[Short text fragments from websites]
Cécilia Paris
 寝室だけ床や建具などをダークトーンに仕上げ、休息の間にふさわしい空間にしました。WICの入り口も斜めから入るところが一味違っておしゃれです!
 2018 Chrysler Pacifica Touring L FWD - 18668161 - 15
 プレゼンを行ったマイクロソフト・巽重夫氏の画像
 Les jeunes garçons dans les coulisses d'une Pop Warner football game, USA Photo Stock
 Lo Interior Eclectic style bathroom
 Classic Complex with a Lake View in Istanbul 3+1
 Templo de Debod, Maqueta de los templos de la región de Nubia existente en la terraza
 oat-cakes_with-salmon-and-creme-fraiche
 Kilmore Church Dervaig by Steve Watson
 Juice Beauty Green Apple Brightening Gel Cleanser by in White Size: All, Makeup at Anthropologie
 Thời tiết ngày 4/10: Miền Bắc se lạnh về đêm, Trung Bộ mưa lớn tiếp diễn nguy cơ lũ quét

» Brief: Reproduce verbatim the lines above, from the line with "2018 Chrysler Pacifica" through the line with "Juice Beauty Green".

» Exercise output:
 2018 Chrysler Pacifica Touring L FWD - 18668161 - 15
 プレゼンを行ったマイクロソフト・巽重夫氏の画像
 Les jeunes garçons dans les coulisses d'une Pop Warner football game, USA Photo Stock
 Lo Interior Eclectic style bathroom
 Classic Complex with a Lake View in Istanbul 3+1
 Templo de Debod, Maqueta de los templos de la región de Nubia existente en la terraza
 oat-cakes_with-salmon-and-creme-fraiche
 Kilmore Church Dervaig by Steve Watson
 Juice Beauty Green Apple Brightening Gel Cleanser by in White Size: All, Makeup at Anthropologie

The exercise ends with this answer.